“And I will give you the treasures of darkness…
Riches stored in secret places…
So that you may know that I am the Lord…
The God of Israel…
Who calls you by your name.”
This is not a post asking you to donate money. I don’t want you to donate one red cent today. I just want to share with you what’s on my heart and share with you about one special little boy.
I have been praying and donating what I could to Heath for a year now, but I have never shared him with you. There have been times when I have tried, but the words to adequately express how I feel about him have never really come, and I am praying with all my might right now that they will.
Heath is 11 years old, and he lives in a Level 4 mental institute in Eastern Europe. He is there because he has down syndrome, certainly not because he is mentally insane, which I used to think was the prerequisite for entrance to those kinds of places.
My friend Julia, adopted her son Aaron from the same institute. Sweet Aaron is a cognitively normal little boy with Arthrogryposis, a disorder that affects his joints, who was sent there when he was only four or five. I first starting following Julia’s blog when I read this post last October about life in Aaron and Heath’s mental institution.
Please go HERE and read it. If you have a heart, it will surely break.
On Heath’s best days, when its sunny outside, he gets to go outside and sit in the dirt and maybe play with a string. Those are his best days.

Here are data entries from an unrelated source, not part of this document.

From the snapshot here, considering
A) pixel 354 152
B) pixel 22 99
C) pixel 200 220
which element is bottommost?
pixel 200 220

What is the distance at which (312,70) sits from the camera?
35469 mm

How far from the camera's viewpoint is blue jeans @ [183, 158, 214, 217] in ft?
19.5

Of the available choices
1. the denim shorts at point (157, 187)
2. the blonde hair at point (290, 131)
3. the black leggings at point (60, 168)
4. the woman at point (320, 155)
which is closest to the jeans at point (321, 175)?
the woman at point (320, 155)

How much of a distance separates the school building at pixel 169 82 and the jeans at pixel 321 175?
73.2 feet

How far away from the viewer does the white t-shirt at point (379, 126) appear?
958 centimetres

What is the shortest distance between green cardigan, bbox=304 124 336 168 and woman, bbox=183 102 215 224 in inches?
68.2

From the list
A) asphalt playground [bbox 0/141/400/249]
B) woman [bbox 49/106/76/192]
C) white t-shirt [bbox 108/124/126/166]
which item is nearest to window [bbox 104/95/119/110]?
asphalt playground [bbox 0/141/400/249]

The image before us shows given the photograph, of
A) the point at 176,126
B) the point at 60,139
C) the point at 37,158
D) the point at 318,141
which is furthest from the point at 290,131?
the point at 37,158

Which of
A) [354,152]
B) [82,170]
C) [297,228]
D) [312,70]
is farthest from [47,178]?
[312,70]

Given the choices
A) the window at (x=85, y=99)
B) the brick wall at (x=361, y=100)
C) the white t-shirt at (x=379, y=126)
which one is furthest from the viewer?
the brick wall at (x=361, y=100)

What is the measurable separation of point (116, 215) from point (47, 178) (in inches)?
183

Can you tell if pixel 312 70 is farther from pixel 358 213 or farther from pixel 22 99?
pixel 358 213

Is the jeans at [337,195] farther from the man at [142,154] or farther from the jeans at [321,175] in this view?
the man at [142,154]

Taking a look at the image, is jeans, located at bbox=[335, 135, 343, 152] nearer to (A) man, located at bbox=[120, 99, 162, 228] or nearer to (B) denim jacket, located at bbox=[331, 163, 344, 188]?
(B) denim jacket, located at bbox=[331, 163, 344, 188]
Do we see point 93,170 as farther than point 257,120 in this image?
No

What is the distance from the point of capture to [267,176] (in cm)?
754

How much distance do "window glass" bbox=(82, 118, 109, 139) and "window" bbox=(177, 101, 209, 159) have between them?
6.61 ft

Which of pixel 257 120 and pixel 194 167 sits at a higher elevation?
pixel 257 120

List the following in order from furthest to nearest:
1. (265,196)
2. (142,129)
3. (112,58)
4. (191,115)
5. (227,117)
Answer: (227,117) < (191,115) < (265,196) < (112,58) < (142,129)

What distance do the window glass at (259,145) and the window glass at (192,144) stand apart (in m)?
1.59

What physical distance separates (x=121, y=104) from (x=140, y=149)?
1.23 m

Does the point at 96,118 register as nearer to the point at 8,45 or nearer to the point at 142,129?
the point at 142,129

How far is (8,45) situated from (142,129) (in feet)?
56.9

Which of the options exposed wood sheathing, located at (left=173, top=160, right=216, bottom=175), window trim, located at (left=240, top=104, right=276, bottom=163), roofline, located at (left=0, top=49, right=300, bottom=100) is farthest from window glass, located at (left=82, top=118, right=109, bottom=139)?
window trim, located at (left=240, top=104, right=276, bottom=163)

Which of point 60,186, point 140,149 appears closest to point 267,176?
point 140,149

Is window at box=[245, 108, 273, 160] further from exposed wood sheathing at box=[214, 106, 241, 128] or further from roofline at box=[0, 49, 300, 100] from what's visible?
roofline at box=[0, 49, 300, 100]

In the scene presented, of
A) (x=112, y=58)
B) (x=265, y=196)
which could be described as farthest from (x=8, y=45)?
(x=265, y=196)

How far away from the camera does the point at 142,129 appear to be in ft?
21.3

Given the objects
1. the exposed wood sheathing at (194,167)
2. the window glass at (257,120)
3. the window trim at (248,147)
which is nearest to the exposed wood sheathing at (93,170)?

On days when its rainy or snowy or overcast, which is frequent on this side of the world, he sits inside all day. He sits in one room with 20 or so other little boys, ages 5 to 18. Whatever condition the boys were in when they arrived at the institution, the years of no stimulation, or toys, or love, or therapy have taken their toll. He sits in a smelly room with high windows that he cannot see out of and watches and listens to the others as they self soothe themselves through rocking or moaning or self mutilation.
This has been Heath’s reality for years now. And it has left its mark.
So often I am drawn to children on Reece’s Rainbow that I see so much potential in. Potential to do more, to be more! To learn to read, to write, to draw, to maybe work at a job someday and sometimes, sometimes I just see the ability to run and play. I dream about their after picture! But… I don’t see that in Heath.
But don’t mistake me. I do see something in him.
I see GREAT LOVE.
I see that the Father loves him. The Father loves him so much, and Heath’s story isn’t over yet. It can’t be over yet. He will not be forsaken.
- Why of all the other little Lost Boys at his institute is he one of the few ever to be listed for adoption?
- Why do so many people see him and fall in love with him?
- Why after only 2 years of being listed on Reece’s Rainbow is Heath now fully funded?
That’s right, friends. Heath is fully funded, the only thing he needs now is a family.
I have been praying for Heath’s family. In my mind, I see them. It is a family with the ability to love a child with no thought for personal gratification. A family that has the ability the love a child just the way they are. To patiently nurture them and give to them without ever worrying or caring if the child will ever give them love or anything at all in return.
Yes, there are people and families like that. Families who love so extravagantly that only the Father’s love rivals it!
But again, don’t mistake me. I don’t think Heath is one of those children. The ones who cannot love back. Even if I cannot look at Heath and know if he will be ever be able to walk or run or play or read or write… when I look at him, I see a different kind of potential. The potential for GREAT LOVE. I know he will teach whoever is lucky enough to be his mother and father about PERFECT LOVE. That is, agape love. The Father’s love, and how deep it is.
Heath is a treasure hidden away in darkness, just waiting to be discovered!
Today I am not asking for money because Heath doesn’t need it. Today, I am asking for two things -
- The first is that would you please share about Heath? Share that he is fully funded, and now all he needs is a family! And ask yourself, could you be that family?
- And secondly, I beg you to pray. Prayer matters and God listens. Pray that his family would come for him, and soon. Pray that he doesn’t need to spend one day longer in that miserable institute than he needs to! I so want to see him out.
Heath is not forsaken, and he will be set free. Please help us and become a part of his story.